┌──

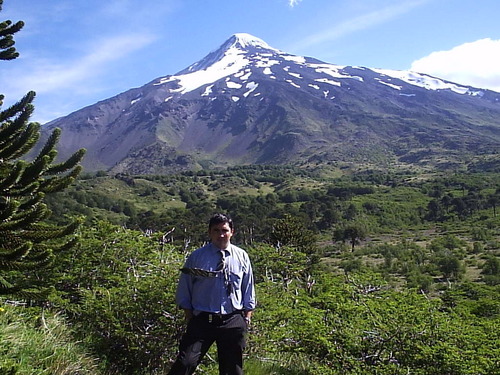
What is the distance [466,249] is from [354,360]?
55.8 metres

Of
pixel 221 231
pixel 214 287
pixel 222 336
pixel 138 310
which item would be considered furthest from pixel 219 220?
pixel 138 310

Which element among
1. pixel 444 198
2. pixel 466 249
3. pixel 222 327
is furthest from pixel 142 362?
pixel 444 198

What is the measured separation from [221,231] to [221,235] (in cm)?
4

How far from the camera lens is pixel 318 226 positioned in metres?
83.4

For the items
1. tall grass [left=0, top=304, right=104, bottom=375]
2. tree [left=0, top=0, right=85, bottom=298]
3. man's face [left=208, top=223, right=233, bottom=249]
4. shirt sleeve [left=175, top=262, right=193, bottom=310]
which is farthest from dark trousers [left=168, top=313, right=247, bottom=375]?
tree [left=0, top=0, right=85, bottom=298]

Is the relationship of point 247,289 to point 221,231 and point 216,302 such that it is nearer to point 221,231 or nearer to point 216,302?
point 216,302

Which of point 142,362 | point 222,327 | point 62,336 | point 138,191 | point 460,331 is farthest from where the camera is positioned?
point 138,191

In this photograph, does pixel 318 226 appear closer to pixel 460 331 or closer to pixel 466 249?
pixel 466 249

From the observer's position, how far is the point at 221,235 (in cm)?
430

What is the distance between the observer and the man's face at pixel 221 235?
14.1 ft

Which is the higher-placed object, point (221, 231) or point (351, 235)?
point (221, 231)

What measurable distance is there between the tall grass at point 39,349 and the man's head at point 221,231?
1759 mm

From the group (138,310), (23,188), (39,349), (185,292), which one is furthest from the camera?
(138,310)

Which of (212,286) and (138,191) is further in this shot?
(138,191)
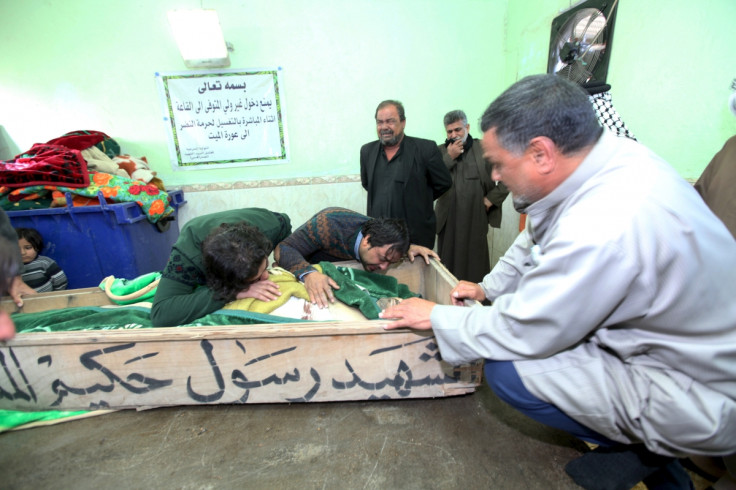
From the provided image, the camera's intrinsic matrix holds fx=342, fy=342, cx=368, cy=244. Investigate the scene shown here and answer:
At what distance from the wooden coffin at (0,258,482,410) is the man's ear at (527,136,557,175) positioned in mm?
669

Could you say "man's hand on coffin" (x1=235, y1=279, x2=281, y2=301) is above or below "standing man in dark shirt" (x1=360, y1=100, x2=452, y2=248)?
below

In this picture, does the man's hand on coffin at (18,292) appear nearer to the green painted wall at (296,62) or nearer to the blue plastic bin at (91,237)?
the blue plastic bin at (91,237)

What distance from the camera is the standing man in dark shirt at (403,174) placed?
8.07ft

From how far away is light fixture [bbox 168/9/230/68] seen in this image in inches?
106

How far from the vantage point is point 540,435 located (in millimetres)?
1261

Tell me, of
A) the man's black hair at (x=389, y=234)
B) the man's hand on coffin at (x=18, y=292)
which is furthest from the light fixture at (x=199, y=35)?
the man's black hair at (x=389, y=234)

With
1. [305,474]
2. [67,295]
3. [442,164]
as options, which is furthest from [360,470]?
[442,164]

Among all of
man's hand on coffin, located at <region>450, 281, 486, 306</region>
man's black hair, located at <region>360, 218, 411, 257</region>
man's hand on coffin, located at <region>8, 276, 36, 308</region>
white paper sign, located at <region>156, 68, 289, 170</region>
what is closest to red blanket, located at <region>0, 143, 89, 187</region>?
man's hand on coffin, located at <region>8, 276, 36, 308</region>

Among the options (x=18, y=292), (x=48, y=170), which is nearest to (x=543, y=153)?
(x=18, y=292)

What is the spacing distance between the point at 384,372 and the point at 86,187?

└──
┌──

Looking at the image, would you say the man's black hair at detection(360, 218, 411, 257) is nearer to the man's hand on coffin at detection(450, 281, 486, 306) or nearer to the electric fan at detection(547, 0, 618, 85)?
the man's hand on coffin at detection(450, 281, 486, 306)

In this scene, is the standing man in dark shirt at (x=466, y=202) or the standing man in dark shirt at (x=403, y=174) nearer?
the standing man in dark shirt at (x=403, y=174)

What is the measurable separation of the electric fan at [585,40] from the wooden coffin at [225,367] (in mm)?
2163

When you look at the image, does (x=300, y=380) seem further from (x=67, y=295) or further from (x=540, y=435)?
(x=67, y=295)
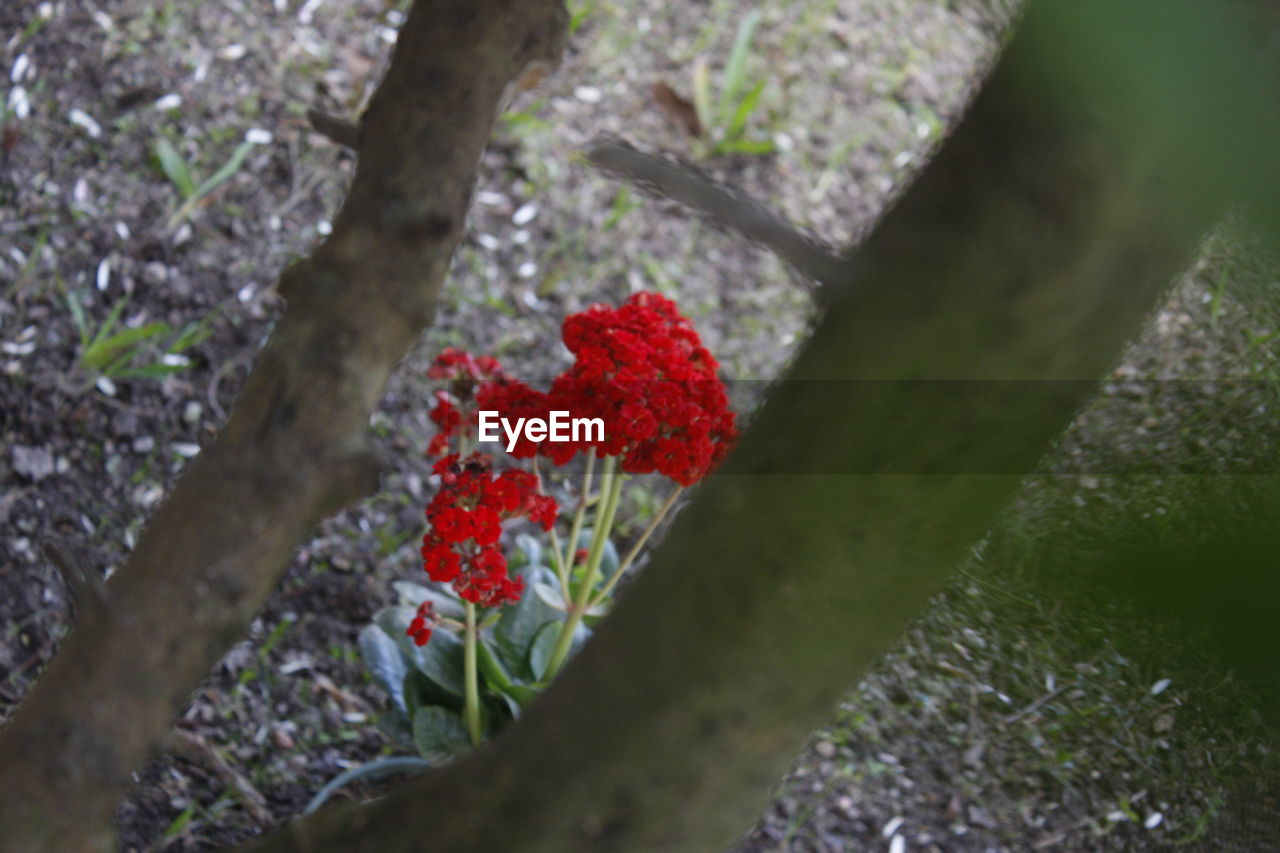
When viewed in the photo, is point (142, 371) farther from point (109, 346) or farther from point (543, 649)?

└──
┌──

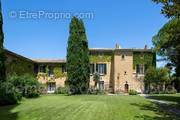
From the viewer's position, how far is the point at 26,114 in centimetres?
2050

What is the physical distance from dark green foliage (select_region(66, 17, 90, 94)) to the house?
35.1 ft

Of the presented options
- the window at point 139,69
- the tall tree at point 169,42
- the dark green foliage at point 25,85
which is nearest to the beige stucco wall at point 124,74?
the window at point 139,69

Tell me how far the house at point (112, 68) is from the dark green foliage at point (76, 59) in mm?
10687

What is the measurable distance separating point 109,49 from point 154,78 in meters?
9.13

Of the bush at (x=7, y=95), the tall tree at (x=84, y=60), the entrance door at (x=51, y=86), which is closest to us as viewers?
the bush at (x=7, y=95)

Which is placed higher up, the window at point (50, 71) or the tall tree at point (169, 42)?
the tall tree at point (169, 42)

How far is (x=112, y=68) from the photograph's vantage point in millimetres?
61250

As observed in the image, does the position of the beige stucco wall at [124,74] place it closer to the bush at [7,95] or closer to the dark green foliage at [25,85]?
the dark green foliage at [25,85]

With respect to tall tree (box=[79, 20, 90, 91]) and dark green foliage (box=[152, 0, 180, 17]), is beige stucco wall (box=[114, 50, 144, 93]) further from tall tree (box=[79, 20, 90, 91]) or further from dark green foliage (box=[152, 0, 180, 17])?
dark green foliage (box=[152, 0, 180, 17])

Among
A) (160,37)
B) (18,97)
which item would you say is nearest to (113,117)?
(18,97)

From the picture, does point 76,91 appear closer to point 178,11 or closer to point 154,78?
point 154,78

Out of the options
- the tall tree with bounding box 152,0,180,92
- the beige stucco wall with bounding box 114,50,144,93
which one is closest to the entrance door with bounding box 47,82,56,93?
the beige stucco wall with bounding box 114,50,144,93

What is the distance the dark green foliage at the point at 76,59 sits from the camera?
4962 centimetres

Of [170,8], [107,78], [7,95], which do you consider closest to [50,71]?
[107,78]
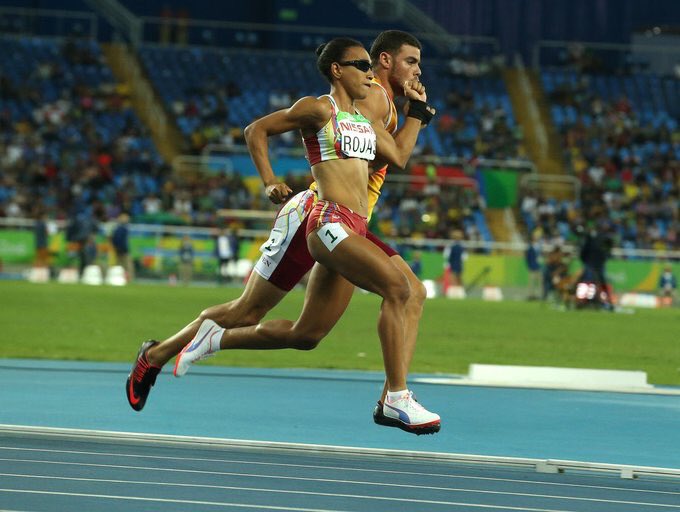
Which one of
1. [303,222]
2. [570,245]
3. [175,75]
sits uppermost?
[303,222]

└──

### SHORT EXERCISE
Copy out the listing from the line with "Among all of" to the line with "What is the spacing", reproducing each line without any change.

### THE COMPLETED TASK
Among all of
man's hand on coffin, located at <region>450, 281, 486, 306</region>
man's black hair, located at <region>360, 218, 411, 257</region>
man's hand on coffin, located at <region>8, 276, 36, 308</region>
white paper sign, located at <region>156, 68, 289, 170</region>
what is closest to red blanket, located at <region>0, 143, 89, 187</region>?
man's hand on coffin, located at <region>8, 276, 36, 308</region>

Among the options (x=18, y=292), (x=48, y=170), which is nearest to (x=543, y=153)?
(x=18, y=292)

What is the spacing distance between the point at 384,372 and the point at 86,187?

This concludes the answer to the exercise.